-- Record extracts follows --
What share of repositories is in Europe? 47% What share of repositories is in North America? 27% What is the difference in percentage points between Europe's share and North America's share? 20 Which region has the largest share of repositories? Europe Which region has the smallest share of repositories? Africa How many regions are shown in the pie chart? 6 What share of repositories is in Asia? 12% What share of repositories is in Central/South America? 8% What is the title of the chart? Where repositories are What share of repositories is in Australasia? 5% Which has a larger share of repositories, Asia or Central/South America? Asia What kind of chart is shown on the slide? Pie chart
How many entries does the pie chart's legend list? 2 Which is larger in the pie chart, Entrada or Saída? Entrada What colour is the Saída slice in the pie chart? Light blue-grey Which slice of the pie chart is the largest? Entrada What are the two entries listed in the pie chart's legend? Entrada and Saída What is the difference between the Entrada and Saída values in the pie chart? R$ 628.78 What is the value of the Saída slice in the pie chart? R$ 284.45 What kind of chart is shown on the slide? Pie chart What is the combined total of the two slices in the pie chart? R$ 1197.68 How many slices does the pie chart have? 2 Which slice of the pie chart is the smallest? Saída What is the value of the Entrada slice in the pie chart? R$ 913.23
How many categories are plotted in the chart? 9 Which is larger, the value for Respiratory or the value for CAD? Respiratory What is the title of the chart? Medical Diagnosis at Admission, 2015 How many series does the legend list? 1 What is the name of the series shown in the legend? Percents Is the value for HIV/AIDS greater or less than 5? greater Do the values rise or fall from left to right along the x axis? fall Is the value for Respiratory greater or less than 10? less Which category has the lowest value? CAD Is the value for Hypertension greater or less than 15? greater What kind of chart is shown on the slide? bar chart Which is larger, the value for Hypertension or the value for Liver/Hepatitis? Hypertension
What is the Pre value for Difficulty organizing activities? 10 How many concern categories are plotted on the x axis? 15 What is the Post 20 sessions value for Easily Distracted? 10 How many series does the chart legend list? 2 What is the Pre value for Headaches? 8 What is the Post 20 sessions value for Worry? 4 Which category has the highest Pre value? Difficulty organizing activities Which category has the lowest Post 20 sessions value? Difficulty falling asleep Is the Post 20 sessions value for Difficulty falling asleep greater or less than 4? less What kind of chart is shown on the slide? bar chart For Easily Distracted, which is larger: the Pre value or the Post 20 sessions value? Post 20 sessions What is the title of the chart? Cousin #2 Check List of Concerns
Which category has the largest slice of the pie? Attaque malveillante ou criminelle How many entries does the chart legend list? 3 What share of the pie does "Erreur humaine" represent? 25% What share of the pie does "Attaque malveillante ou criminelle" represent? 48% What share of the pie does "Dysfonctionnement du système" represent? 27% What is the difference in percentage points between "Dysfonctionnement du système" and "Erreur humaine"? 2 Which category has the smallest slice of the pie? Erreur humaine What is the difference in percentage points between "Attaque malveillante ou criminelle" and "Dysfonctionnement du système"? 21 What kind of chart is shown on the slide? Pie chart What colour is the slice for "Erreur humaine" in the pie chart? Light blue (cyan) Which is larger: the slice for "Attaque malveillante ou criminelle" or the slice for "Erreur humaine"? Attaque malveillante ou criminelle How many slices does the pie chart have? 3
-- Record extracts concluded --
**To do:**
Please rewrite the lines above, replacing "legend" with "key" and leaving everything else unchanged.

**Output of the task:**
What share of repositories is in Europe? 47% What share of repositories is in North America? 27% What is the difference in percentage points between Europe's share and North America's share? 20 Which region has the largest share of repositories? Europe Which region has the smallest share of repositories? Africa How many regions are shown in the pie chart? 6 What share of repositories is in Asia? 12% What share of repositories is in Central/South America? 8% What is the title of the chart? Where repositories are What share of repositories is in Australasia? 5% Which has a larger share of repositories, Asia or Central/South America? Asia What kind of chart is shown on the slide? Pie chart
How many entries does the pie chart's key list? 2 Which is larger in the pie chart, Entrada or Saída? Entrada What colour is the Saída slice in the pie chart? Light blue-grey Which slice of the pie chart is the largest? Entrada What are the two entries listed in the pie chart's key? Entrada and Saída What is the difference between the Entrada and Saída values in the pie chart? R$ 628.78 What is the value of the Saída slice in the pie chart? R$ 284.45 What kind of chart is shown on the slide? Pie chart What is the combined total of the two slices in the pie chart? R$ 1197.68 How many slices does the pie chart have? 2 Which slice of the pie chart is the smallest? Saída What is the value of the Entrada slice in the pie chart? R$ 913.23
How many categories are plotted in the chart? 9 Which is larger, the value for Respiratory or the value for CAD? Respiratory What is the title of the chart? Medical Diagnosis at Admission, 2015 How many series does the key list? 1 What is the name of the series shown in the key? Percents Is the value for HIV/AIDS greater or less than 5? greater Do the values rise or fall from left to right along the x axis? fall Is the value for Respiratory greater or less than 10? less Which category has the lowest value? CAD Is the value for Hypertension greater or less than 15? greater What kind of chart is shown on the slide? bar chart Which is larger, the value for Hypertension or the value for Liver/Hepatitis? Hypertension
What is the Pre value for Difficulty organizing activities? 10 How many concern categories are plotted on the x axis? 15 What is the Post 20 sessions value for Easily Distracted? 10 How many series does the chart key list? 2 What is the Pre value for Headaches? 8 What is the Post 20 sessions value for Worry? 4 Which category has the highest Pre value? Difficulty organizing activities Which category has the lowest Post 20 sessions value? Difficulty falling asleep Is the Post 20 sessions value for Difficulty falling asleep greater or less than 4? less What kind of chart is shown on the slide? bar chart For Easily Distracted, which is larger: the Pre value or the Post 20 sessions value? Post 20 sessions What is the title of the chart? Cousin #2 Check List of Concerns
Which category has the largest slice of the pie? Attaque malveillante ou criminelle How many entries does the chart key list? 3 What share of the pie does "Erreur humaine" represent? 25% What share of the pie does "Attaque malveillante ou criminelle" represent? 48% What share of the pie does "Dysfonctionnement du système" represent? 27% What is the difference in percentage points between "Dysfonctionnement du système" and "Erreur humaine"? 2 Which category has the smallest slice of the pie? Erreur humaine What is the difference in percentage points between "Attaque malveillante ou criminelle" and "Dysfonctionnement du système"? 21 What kind of chart is shown on the slide? Pie chart What colour is the slice for "Erreur humaine" in the pie chart? Light blue (cyan) Which is larger: the slice for "Attaque malveillante ou criminelle" or the slice for "Erreur humaine"? Attaque malveillante ou criminelle How many slices does the pie chart have? 3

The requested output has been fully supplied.